**TASK INPUT**
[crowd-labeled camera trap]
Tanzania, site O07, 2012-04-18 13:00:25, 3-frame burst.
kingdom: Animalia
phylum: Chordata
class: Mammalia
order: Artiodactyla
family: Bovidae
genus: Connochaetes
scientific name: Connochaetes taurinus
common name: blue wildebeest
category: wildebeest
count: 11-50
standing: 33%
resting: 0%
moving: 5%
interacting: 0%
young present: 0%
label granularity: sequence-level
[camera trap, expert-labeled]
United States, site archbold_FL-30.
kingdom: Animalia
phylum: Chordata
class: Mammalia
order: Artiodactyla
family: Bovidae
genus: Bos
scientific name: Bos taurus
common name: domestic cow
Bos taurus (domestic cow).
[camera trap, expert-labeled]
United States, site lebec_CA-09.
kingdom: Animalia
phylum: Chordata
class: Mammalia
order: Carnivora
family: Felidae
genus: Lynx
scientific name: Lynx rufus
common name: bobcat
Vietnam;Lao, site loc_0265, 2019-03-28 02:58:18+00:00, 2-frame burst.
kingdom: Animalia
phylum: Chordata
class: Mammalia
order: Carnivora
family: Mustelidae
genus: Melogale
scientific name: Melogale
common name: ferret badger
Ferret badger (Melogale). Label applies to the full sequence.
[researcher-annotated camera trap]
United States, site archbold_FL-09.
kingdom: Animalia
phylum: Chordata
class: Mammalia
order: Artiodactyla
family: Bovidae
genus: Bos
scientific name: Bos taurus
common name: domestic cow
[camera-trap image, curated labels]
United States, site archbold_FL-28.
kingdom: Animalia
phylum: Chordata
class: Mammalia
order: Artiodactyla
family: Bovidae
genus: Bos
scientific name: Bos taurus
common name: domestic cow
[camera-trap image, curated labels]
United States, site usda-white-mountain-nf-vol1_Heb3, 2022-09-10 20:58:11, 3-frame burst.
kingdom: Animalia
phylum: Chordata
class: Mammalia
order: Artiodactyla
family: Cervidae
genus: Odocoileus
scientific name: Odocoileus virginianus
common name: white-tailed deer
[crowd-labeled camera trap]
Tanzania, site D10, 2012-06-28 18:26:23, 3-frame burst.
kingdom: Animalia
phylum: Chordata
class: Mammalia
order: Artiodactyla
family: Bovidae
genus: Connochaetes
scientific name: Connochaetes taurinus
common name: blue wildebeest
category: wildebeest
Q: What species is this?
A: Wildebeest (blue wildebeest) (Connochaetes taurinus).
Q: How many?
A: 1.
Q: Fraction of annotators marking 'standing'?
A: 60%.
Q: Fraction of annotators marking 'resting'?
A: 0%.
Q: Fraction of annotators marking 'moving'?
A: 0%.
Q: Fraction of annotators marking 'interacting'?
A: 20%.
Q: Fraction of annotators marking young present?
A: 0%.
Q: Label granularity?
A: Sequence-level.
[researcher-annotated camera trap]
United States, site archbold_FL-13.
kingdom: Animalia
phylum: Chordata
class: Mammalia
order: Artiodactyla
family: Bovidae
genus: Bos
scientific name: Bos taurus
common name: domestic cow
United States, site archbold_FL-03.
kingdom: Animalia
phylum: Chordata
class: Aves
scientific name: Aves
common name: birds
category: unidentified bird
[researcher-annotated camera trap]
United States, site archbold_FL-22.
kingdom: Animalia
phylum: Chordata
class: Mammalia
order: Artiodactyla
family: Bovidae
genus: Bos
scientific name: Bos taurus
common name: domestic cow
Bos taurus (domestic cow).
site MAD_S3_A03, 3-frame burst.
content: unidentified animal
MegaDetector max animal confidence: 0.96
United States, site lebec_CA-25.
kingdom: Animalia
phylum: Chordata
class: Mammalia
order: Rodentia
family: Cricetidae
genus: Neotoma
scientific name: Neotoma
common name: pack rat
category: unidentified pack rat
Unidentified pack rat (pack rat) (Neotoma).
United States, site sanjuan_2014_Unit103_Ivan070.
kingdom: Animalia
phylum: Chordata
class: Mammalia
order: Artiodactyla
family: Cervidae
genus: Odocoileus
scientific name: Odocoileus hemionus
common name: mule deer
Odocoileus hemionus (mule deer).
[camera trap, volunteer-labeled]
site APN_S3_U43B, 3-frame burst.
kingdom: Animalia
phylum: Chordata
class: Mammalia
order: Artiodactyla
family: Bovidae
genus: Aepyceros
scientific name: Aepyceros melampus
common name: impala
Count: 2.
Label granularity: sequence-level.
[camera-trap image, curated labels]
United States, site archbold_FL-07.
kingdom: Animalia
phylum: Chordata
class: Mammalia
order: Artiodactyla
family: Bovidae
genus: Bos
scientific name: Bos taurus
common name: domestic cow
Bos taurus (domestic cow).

**DESCRIPTION OF THE TASK**
Begin with the line above that has "scientific name: Melogale" and continue through the line that has "content: unidentified animal", setting each one down exactly. Stop there.

**WRITTEN RESPONSE**
scientific name: Melogale
common name: ferret badger
Ferret badger (Melogale). Label applies to the full sequence.
[researcher-annotated camera trap]
United States, site archbold_FL-09.
kingdom: Animalia
phylum: Chordata
class: Mammalia
order: Artiodactyla
family: Bovidae
genus: Bos
scientific name: Bos taurus
common name: domestic cow
[camera-trap image, curated labels]
United States, site archbold_FL-28.
kingdom: Animalia
phylum: Chordata
class: Mammalia
order: Artiodactyla
family: Bovidae
genus: Bos
scientific name: Bos taurus
common name: domestic cow
[camera-trap image, curated labels]
United States, site usda-white-mountain-nf-vol1_Heb3, 2022-09-10 20:58:11, 3-frame burst.
kingdom: Animalia
phylum: Chordata
class: Mammalia
order: Artiodactyla
family: Cervidae
genus: Odocoileus
scientific name: Odocoileus virginianus
common name: white-tailed deer
[crowd-labeled camera trap]
Tanzania, site D10, 2012-06-28 18:26:23, 3-frame burst.
kingdom: Animalia
phylum: Chordata
class: Mammalia
order: Artiodactyla
family: Bovidae
genus: Connochaetes
scientific name: Connochaetes taurinus
common name: blue wildebeest
category: wildebeest
Q: What species is this?
A: Wildebeest (blue wildebeest) (Connochaetes taurinus).
Q: How many?
A: 1.
Q: Fraction of annotators marking 'standing'?
A: 60%.
Q: Fraction of annotators marking 'resting'?
A: 0%.
Q: Fraction of annotators marking 'moving'?
A: 0%.
Q: Fraction of annotators marking 'interacting'?
A: 20%.
Q: Fraction of annotators marking young present?
A: 0%.
Q: Label granularity?
A: Sequence-level.
[researcher-annotated camera trap]
United States, site archbold_FL-13.
kingdom: Animalia
phylum: Chordata
class: Mammalia
order: Artiodactyla
family: Bovidae
genus: Bos
scientific name: Bos taurus
common name: domestic cow
United States, site archbold_FL-03.
kingdom: Animalia
phylum: Chordata
class: Aves
scientific name: Aves
common name: birds
category: unidentified bird
[researcher-annotated camera trap]
United States, site archbold_FL-22.
kingdom: Animalia
phylum: Chordata
class: Mammalia
order: Artiodactyla
family: Bovidae
genus: Bos
scientific name: Bos taurus
common name: domestic cow
Bos taurus (domestic cow).
site MAD_S3_A03, 3-frame burst.
content: unidentified animal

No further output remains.